She was one of thousands of demonstrators who have protested almost daily to demand greater social benefits for the jobless. Some wore masks and set tires on fire.
The social protest movement sprang up after Argentina's economic collapse two years ago. The crisis was marked by a steep currency devaluation and a five year recession that pushed nearly one in every two Argentines into poverty.
Unemployment remains stuck in double digits at 13 percent even though most economists say the economy grew by at least 8 percent last year.
Hoping to alleviate the social impact of the crisis, Kirchner's government has upheld payments of $50 a month to out-of work heads of households to more than two million people.
But the government has said it wants to cut about 250,000 people from the welfare payrolls because of suspected graft by groups in charge of distributing the aid.
Officials say government investigations showed in some cases people who found jobs continue to receive the subsidy, or more than one person in a household was receiving it.
The continuing demonstrations coincide with escalating international pressure on the government to negotiate with creditors on the $100 billion in defaulted debt that was another product of the crisis.
Yesterday, German Finance Minister Hans Eichel was in Buenos Aires on the second day of a visit to push Argentina to move ahead with debt talks.
Germany has a leading European voice within the Washington based International Monetary Fund.
Last year, the IMF agreed to an Argentine rescue package totaling $13.3 billion over several years. Yet continued disbursements of the package are dependent on periodic IMF reviews of whether Argentina is making progress on economic reforms promised as part of the plan.

* GIVEN ENTRIES *
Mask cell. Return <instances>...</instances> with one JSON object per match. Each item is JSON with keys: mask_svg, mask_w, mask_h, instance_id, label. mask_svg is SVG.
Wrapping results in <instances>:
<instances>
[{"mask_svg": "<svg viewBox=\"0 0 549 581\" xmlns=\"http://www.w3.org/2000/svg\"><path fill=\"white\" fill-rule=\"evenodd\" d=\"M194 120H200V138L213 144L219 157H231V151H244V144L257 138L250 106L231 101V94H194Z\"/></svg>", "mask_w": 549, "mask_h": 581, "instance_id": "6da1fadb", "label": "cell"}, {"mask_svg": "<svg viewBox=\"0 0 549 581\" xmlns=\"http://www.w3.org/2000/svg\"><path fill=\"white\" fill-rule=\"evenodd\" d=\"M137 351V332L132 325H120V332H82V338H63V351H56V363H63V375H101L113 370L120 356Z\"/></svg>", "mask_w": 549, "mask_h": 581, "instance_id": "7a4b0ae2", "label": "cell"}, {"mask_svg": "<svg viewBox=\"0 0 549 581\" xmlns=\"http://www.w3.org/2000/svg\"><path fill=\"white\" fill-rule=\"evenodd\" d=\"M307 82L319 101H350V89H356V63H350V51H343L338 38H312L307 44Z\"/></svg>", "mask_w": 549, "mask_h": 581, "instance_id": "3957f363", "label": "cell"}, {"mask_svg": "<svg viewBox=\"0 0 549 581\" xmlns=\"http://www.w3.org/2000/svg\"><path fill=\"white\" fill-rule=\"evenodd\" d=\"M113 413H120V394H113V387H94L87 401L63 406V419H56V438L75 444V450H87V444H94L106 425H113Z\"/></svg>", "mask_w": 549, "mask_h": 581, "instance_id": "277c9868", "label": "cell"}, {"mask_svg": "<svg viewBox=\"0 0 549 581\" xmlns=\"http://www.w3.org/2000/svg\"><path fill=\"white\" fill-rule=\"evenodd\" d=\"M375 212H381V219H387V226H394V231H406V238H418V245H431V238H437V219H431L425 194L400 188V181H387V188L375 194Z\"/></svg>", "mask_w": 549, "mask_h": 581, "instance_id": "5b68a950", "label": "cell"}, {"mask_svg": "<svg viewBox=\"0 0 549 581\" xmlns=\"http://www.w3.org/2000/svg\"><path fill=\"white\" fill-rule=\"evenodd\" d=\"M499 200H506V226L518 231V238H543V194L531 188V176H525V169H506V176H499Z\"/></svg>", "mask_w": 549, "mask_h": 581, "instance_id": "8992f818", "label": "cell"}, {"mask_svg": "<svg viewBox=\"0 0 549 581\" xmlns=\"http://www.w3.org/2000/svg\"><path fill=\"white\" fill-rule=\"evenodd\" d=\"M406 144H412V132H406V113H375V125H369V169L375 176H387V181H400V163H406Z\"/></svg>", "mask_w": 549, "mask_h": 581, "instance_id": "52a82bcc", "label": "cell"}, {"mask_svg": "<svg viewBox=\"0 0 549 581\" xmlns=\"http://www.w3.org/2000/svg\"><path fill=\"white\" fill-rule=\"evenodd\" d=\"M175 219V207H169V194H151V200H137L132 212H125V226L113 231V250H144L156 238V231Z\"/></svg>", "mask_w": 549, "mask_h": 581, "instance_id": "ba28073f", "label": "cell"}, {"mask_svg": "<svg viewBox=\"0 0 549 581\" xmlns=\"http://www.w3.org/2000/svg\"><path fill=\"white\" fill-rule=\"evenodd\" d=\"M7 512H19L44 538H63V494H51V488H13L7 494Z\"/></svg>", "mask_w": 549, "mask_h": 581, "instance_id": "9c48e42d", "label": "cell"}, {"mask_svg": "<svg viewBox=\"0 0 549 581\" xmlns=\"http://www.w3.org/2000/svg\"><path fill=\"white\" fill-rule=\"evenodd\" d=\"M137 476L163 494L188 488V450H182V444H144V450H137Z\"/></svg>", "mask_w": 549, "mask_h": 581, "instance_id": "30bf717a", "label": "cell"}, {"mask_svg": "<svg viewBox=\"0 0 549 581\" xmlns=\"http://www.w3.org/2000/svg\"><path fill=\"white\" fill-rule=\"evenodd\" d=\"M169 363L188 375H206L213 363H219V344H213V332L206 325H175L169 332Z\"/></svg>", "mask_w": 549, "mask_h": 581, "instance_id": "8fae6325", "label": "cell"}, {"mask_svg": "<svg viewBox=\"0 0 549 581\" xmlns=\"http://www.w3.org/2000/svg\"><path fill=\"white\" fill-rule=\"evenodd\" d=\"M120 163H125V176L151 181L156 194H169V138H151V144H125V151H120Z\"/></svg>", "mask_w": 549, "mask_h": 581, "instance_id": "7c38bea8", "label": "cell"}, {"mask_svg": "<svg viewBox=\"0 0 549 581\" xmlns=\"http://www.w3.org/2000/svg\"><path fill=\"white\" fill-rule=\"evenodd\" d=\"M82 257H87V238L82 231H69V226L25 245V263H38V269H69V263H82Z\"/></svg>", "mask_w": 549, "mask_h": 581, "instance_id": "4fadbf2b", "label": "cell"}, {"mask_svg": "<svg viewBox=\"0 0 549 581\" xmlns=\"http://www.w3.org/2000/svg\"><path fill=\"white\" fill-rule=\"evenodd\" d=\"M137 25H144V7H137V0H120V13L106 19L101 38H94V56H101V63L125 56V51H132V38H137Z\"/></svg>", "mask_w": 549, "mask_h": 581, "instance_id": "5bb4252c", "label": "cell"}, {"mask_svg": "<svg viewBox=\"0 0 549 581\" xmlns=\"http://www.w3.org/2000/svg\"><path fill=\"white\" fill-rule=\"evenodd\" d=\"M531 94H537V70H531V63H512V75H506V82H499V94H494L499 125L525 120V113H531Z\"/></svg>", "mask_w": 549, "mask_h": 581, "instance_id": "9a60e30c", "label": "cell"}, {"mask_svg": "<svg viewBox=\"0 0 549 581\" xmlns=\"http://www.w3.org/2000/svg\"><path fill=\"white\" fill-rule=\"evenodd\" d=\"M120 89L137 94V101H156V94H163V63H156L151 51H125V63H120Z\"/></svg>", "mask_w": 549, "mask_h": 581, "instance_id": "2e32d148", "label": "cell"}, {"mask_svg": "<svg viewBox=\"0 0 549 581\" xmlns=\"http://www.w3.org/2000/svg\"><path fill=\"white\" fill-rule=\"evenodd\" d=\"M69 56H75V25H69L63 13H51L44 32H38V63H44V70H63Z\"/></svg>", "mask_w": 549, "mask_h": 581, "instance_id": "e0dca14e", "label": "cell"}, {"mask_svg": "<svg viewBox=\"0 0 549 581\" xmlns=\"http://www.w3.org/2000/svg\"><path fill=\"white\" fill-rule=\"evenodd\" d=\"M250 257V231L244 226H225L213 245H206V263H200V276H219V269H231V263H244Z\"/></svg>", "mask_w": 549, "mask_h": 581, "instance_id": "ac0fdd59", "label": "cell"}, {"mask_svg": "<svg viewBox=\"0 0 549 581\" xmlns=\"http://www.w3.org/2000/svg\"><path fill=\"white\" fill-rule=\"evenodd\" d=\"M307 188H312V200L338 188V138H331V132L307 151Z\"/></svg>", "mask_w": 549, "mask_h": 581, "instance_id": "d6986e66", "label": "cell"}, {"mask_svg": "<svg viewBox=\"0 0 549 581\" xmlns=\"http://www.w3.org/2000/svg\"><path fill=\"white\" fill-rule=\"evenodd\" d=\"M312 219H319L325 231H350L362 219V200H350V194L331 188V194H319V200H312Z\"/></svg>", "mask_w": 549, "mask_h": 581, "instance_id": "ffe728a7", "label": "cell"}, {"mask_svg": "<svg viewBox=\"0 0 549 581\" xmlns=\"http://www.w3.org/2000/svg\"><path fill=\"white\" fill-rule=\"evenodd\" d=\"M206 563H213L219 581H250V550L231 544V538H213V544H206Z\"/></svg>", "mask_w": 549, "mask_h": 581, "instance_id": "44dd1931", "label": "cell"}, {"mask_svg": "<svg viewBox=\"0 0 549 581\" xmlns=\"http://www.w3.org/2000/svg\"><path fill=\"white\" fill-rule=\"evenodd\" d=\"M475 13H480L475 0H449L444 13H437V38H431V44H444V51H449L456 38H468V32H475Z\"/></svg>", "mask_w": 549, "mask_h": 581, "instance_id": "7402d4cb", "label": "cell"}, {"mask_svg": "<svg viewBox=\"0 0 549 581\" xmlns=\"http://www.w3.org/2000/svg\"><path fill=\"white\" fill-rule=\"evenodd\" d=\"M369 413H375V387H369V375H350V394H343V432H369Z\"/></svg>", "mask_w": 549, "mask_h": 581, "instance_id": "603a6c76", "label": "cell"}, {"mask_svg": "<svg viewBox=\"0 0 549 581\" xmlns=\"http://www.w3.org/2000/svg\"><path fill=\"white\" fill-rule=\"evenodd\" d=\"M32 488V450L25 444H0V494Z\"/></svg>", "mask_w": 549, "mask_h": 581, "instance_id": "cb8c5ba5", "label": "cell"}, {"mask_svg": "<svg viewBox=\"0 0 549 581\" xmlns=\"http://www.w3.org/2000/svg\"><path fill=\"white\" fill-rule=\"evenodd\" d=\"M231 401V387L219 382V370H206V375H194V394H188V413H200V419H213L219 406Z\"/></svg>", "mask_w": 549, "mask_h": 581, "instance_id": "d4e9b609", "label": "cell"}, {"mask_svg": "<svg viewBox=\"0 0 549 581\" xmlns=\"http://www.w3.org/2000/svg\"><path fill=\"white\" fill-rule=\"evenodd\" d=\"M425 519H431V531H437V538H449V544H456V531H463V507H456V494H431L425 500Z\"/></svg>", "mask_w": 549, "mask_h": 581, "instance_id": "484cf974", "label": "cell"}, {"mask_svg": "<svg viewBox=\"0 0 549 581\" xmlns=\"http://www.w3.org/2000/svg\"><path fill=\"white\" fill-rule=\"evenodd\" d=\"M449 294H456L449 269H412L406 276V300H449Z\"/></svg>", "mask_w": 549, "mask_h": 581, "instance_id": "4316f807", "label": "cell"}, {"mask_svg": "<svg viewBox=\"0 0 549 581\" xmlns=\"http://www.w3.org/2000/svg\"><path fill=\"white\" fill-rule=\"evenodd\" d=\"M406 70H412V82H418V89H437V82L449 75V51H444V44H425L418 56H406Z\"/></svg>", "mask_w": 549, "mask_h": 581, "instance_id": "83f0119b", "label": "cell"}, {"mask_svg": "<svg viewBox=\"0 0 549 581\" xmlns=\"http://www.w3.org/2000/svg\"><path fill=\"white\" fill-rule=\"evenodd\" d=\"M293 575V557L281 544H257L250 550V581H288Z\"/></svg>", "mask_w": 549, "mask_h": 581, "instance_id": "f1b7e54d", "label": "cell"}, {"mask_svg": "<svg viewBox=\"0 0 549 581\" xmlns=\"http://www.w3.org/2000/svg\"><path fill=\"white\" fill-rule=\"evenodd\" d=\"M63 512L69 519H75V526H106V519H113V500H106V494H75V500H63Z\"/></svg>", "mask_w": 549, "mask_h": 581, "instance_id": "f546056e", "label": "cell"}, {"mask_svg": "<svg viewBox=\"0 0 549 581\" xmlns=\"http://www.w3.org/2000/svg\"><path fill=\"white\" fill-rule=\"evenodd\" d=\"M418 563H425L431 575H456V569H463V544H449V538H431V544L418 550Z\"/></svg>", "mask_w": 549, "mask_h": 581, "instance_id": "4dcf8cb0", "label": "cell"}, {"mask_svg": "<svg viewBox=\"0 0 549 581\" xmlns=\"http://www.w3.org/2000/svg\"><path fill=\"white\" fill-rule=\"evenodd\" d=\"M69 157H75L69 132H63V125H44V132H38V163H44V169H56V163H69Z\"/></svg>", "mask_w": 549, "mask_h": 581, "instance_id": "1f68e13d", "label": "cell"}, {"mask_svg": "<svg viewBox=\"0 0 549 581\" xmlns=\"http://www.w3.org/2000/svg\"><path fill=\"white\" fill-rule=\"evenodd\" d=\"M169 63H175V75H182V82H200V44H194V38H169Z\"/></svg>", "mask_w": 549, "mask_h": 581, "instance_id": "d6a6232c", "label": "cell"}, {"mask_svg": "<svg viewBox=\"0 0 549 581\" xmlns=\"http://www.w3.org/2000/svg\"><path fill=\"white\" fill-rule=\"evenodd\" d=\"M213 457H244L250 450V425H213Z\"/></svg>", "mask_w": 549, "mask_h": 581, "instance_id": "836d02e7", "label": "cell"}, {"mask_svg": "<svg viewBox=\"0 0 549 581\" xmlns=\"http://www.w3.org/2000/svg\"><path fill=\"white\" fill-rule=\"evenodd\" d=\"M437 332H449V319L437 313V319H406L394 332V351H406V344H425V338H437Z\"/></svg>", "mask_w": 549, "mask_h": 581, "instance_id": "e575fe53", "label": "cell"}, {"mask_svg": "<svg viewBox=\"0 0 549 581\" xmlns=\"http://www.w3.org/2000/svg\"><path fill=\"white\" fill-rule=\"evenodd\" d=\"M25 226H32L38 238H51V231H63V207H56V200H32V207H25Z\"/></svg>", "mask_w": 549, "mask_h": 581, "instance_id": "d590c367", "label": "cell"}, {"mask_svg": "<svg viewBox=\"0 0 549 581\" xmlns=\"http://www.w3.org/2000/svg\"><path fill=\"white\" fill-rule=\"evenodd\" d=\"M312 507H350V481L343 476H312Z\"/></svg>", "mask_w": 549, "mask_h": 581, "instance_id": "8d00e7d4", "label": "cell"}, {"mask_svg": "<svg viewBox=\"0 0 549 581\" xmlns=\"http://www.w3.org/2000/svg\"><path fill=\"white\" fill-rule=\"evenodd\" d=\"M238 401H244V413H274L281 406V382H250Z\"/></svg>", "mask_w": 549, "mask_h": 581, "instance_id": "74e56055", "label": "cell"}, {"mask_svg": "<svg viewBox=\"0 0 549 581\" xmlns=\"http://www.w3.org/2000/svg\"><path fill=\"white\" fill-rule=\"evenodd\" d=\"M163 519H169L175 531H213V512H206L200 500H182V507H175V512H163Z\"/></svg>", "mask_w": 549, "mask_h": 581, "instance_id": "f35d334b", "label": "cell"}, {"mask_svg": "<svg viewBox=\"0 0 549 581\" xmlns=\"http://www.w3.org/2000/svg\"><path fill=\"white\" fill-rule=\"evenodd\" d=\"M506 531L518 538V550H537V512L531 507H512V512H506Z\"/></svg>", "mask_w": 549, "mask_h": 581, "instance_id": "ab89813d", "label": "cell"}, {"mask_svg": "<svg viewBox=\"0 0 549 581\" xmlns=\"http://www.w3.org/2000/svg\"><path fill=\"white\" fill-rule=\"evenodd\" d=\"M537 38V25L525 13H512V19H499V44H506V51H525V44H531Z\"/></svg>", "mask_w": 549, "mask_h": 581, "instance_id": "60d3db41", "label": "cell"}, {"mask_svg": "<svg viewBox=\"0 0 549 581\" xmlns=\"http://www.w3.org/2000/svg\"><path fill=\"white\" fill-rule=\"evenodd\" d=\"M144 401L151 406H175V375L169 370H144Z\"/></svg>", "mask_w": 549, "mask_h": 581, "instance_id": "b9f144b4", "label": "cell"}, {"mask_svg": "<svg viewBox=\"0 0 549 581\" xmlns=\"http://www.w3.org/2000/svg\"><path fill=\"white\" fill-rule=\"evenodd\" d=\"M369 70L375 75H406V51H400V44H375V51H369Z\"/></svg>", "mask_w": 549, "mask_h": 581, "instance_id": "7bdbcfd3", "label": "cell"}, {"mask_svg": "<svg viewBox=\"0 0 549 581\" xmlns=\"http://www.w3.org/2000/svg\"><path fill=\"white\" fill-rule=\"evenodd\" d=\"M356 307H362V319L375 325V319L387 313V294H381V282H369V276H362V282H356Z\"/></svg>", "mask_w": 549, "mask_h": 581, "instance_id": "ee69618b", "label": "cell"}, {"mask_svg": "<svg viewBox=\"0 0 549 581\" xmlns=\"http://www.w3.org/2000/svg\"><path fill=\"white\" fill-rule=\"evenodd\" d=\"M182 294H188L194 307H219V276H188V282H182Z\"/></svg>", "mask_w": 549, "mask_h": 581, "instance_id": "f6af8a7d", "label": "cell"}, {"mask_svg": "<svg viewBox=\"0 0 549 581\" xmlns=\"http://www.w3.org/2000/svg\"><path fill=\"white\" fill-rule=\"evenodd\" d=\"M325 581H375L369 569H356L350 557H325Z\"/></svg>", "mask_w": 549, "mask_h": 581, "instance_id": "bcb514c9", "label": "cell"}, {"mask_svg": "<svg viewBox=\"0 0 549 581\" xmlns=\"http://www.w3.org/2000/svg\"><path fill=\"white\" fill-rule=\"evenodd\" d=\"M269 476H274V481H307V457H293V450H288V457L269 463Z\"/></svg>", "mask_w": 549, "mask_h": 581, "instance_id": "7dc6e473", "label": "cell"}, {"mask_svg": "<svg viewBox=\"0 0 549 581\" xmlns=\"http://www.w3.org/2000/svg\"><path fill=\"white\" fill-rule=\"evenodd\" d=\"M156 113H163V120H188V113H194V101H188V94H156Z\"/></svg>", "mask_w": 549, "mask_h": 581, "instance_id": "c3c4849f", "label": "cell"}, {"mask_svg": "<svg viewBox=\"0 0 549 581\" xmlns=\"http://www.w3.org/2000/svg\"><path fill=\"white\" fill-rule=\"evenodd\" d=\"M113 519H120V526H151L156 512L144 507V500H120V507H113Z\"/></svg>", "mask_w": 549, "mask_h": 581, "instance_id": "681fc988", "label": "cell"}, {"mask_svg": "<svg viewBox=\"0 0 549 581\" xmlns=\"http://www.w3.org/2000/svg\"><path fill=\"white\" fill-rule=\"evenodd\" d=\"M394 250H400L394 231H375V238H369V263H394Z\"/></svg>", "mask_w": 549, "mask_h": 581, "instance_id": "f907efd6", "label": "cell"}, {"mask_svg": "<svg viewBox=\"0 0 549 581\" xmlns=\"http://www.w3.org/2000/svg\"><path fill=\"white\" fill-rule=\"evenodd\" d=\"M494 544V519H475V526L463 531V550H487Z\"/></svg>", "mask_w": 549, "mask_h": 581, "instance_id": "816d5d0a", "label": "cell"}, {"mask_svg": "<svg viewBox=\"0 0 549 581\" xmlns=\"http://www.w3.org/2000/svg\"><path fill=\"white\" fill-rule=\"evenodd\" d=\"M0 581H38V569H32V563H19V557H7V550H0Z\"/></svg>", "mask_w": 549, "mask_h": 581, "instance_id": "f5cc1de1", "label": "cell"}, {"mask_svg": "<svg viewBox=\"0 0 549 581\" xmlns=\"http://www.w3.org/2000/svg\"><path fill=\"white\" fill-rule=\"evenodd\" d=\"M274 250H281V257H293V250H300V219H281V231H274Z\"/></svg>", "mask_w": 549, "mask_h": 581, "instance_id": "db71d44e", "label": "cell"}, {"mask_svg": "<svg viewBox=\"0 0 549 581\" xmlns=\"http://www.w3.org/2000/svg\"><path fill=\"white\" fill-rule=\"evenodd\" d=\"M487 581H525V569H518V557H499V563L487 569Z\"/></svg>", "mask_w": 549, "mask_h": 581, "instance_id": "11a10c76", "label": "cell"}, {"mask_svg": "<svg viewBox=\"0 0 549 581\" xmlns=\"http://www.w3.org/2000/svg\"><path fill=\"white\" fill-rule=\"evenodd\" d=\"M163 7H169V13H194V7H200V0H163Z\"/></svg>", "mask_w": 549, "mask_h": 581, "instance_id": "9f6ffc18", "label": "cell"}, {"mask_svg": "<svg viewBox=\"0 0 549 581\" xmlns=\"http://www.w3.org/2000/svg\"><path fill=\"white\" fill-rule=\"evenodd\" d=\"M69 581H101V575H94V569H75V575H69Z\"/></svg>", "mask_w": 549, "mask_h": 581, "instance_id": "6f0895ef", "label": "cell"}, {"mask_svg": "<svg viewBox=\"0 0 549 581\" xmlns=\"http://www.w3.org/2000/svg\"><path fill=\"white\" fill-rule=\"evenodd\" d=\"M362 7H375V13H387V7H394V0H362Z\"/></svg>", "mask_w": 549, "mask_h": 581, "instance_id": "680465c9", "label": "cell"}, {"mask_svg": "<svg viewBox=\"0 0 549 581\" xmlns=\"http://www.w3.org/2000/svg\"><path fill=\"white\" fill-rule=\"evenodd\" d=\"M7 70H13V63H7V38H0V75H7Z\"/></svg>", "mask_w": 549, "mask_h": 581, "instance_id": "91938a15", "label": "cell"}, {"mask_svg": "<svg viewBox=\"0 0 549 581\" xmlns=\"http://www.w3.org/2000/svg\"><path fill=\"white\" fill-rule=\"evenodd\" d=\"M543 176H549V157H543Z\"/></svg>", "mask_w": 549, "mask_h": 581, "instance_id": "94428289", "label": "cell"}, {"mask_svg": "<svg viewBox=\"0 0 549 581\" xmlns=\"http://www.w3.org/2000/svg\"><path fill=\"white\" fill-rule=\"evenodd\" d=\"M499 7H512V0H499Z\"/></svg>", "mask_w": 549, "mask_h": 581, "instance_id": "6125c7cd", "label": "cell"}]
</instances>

* WRITTEN TASK A *
Summarize the Argentina text in two sentences.
* WRITTEN TASK B *
Reproduce word for word everything in the Argentina text from "But the government" down to "was receiving it.".

* WRITTEN REPLY A *
Near-daily protests demanding greater social benefits for the jobless arose after Argentina's economic collapse two years ago, and unemployment remains at 13 percent even though most economists say the economy grew by at least 8 percent last year. Kirchner's government maintains $50 monthly payments to more than two million out-of-work heads of households but wants to cut about 250,000 people over suspected graft, while it faces escalating international pressure, including from Germany's finance minister, to negotiate with creditors on $100 billion in defaulted debt.

* WRITTEN REPLY B *
But the government has said it wants to cut about 250,000 people from the welfare payrolls because of suspected graft by groups in charge of distributing the aid.
Officials say government investigations showed in some cases people who found jobs continue to receive the subsidy, or more than one person in a household was receiving it.